As most civic apps, the main goal is to connect neighbors with city planners and facilitate bureaucracy, strengthening a civic society. In Streetmix’s case, dialogue between the street’s users and maybe some planners is formed and the proposals may be adjusted to the real needs. For example, there was a heated debate on whether bike lanes should be placed the left or the right side of the street. And in the comments section you get all perspectives on the problem. These dynamics in small details may change the way design is perceived.
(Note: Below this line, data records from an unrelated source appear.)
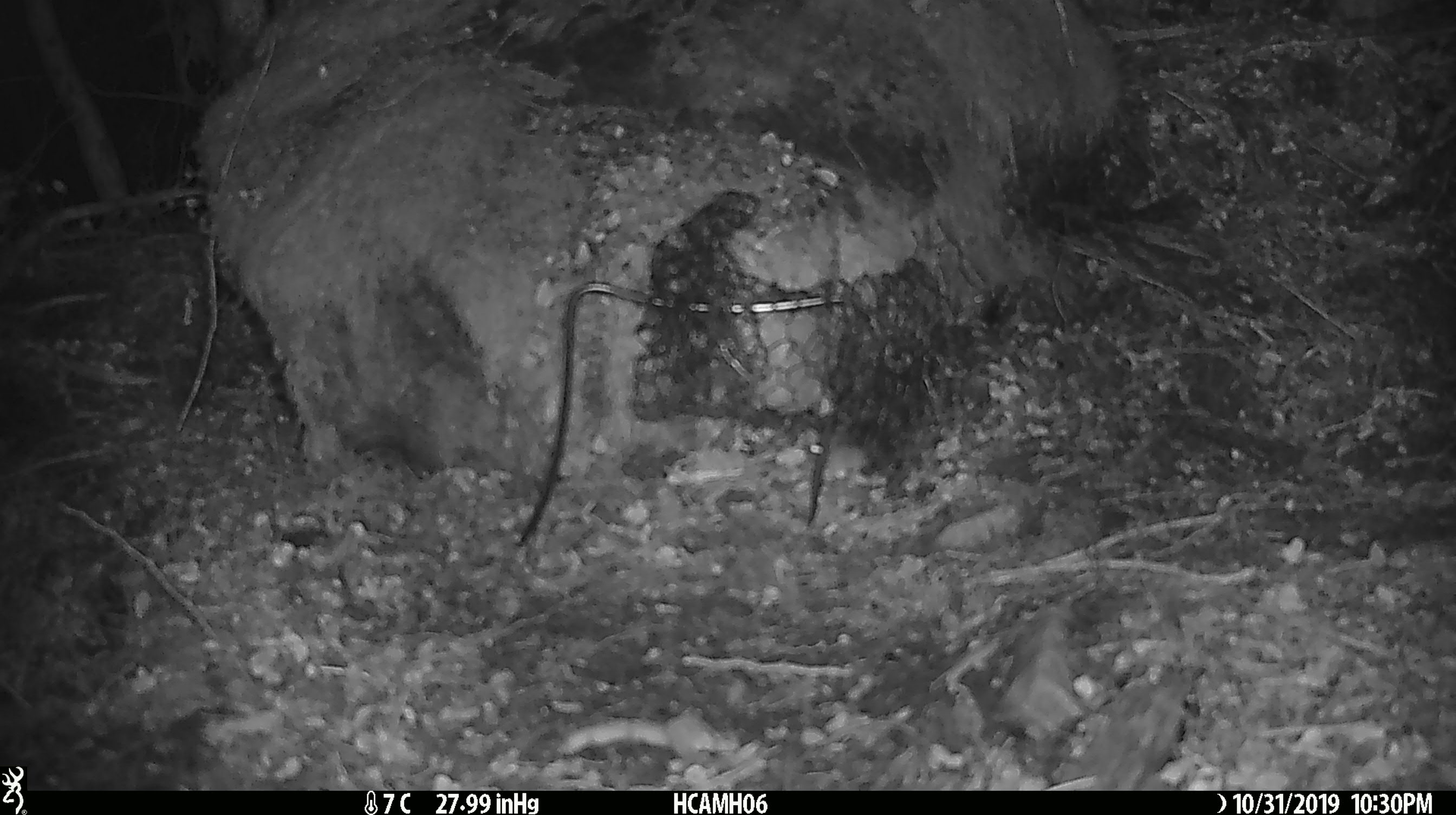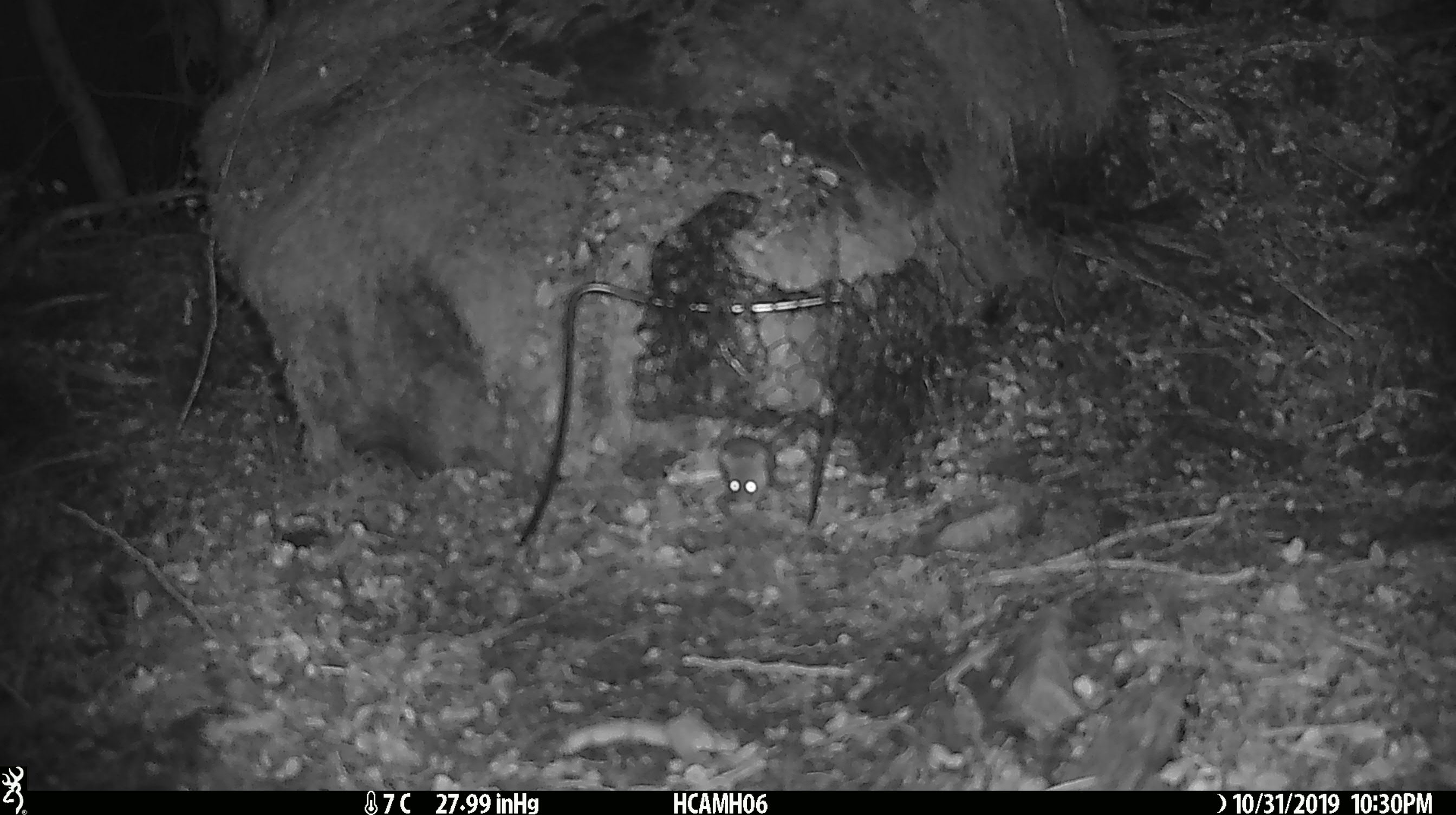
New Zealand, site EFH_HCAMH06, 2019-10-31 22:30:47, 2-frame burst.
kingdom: Animalia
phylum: Chordata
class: Mammalia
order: Rodentia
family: Muridae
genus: Mus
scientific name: Mus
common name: mouse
Extreme example in the same issue, is a pattern that appeared on diagrams, preferring to add the bike lanes in the middle of very long arterial boulevards, the so called “two-way cycletracks”. According to NACTO Urban Bikeway Design Guide there is no such thing, but apparently in Pennsylvania Avenue in Washington, D.C. they already do exist. Amateurs’ creativity knows no bounds and that is great! But unfortunately it is not always the case of street as a public space to win the dictating street design by formula.